This article is one of the 8-part series of evergreen topics that all startup founders face. It is based on what the mentors actually teach startups during the StepFWD pre-accelerator. 

Our thanks go to Gv Freeman, Founder Coach & Growth Strategist, for helping founders efficiently sell their products.

Sales primer

If we assume that we are living in the fantasy world of the “10 easy steps to completely achieve X”, then selling your product is comprised of 6 straightforward steps:

  1. You find a company that can use your product
  2. You find someone in that company who will talk to you
  3. That person thinks your product is great
  4. You send them a proposal
  5. They sign the proposal and send you a check every month
  6. Everyone lives happily ever after 

However, we have to call BS on this one. Every startup’s reality when it goes into the world to ask for money from prospective customers looks something more like in the following diagram. 

To be comfortable with the idea that this is the process you will be facing, think about selling like the act of dating. When you start dating someone online you don’t ask them to marry you on the first date. There is a courtship process, you have to go on several dates and you may be dating for months, if not years before you ask somebody to marry you. Hopefully, your sales cycle is not years long. But the sales process is a lot like dating in that respect. 

Putting it in sales jargon, some things need to happen to get potential leads to give you money:

  • The Customer lifecycle – total strangers need to first visit you so you can turn them into leads who will become your paying customers, so delighted in fact that they will promote your product to the world
  • The Sales & Marketing Journeys – when you are small, sales & marketing can’t be separated. A buyer will go through the marketing journey (from awareness to decision) intertwined with the sales journey (starting as a suspect to closing them as a customer)

Start with Why?

Many first-time founders believe that their startup should be able to scale quickly and have a hockey stick growth. That is 100% not true. What you need to do is build a product that people want to use or that they have already given you some feedback that they are willing to use. 

Simon Sinek famously said that “People don’t buy what you do. They buy why you do it.” You must be aware that people won’t truly buy into your product until they can understand its WHY. And the way to truly discover the reason why somebody will buy your product is by solving one person’s / company’s problem at the time.

So the first sales should be relatively easy.

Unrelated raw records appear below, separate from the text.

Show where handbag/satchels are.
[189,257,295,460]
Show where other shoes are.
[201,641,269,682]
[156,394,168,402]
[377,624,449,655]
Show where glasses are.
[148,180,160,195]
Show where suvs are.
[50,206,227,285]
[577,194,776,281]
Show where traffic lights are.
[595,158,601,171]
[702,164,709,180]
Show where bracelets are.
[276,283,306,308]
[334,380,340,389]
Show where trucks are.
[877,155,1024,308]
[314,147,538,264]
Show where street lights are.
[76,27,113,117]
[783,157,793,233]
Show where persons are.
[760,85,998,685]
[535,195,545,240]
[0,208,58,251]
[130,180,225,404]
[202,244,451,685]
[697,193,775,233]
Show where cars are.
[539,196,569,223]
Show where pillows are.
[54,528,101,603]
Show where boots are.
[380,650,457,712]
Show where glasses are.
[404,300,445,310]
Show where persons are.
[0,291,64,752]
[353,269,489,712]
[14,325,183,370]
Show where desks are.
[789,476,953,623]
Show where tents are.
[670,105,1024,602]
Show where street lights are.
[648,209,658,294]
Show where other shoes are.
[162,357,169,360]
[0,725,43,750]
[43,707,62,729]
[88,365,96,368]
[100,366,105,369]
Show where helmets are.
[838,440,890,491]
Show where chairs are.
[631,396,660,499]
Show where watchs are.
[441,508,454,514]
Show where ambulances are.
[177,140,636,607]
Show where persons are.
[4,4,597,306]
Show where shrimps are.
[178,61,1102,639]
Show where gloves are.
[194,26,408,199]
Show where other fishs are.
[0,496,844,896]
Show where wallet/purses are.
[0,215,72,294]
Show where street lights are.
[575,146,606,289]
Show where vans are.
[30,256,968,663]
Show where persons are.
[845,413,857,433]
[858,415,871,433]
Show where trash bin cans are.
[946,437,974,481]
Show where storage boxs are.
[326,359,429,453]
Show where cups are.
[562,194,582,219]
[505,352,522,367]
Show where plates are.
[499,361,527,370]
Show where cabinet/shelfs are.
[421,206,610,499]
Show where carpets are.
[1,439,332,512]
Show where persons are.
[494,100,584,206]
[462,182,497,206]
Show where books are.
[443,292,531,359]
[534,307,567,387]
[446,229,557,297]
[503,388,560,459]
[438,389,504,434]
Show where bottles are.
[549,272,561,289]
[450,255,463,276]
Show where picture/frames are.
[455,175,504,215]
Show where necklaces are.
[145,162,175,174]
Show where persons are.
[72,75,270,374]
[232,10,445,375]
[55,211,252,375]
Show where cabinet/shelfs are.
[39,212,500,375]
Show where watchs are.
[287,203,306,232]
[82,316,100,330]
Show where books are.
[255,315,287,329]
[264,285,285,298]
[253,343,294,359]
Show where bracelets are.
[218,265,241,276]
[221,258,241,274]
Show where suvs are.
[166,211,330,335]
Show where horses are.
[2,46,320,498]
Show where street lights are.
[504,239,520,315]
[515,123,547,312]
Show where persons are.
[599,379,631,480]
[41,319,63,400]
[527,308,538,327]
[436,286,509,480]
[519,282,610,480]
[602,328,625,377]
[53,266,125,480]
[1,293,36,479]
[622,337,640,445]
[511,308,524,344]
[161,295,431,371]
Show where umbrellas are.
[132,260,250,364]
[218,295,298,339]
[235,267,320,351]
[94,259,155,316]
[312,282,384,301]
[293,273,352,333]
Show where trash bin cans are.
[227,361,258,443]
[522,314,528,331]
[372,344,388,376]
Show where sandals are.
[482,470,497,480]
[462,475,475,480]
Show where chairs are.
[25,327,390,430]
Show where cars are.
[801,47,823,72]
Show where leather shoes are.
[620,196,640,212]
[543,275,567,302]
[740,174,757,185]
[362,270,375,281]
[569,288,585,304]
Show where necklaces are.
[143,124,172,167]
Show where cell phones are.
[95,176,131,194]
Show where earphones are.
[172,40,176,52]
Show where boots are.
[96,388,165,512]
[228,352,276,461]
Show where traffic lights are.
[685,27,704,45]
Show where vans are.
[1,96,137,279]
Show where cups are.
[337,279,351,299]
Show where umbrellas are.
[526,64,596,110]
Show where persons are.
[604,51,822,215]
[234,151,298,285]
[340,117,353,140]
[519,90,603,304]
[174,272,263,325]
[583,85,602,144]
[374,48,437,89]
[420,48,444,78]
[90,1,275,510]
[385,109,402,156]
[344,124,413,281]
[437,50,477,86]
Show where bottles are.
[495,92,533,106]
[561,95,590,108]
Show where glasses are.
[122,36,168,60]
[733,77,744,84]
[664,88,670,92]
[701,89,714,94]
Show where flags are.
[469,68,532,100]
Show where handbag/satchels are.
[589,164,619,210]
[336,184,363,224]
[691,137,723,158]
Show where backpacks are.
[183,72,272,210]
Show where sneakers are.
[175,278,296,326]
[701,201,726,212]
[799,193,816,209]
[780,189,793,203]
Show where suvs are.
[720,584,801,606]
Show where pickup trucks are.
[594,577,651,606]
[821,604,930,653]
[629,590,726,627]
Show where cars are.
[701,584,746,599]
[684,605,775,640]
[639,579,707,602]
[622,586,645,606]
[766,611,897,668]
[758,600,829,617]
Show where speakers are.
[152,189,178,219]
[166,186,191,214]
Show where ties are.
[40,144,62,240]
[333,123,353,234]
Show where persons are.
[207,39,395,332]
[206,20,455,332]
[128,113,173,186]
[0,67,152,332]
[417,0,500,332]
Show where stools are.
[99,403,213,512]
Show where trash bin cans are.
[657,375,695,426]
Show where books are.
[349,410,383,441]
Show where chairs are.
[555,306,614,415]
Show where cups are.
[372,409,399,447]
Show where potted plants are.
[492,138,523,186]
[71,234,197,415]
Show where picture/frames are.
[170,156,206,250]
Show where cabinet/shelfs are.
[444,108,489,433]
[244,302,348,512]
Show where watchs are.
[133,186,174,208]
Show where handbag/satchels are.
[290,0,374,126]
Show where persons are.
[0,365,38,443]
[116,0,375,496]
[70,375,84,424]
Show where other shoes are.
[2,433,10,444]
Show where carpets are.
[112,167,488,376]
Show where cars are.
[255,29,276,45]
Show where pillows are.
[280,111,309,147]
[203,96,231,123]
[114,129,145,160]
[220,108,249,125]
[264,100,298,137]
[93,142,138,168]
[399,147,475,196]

If you already have a product built and you are employing a lot of sales techniques by the book, but things are not working very well, it’s probably because you don’t have a problem-solution fit yet. 


Key Takeaway!

You need to work on solving a true problem. 


What? Market–Product Fit 

Although you are in the process of building your product and slowly figuring out who to sell it to, at this stage in your startup this is the wrong way to achieve product-market fit. While you figure out what exactly will customers offer you money for, you should be thinking about it as searching for market-product fit

These offerings should have a definable collection of features, components, or modules that you will offer to your customers for a fee. 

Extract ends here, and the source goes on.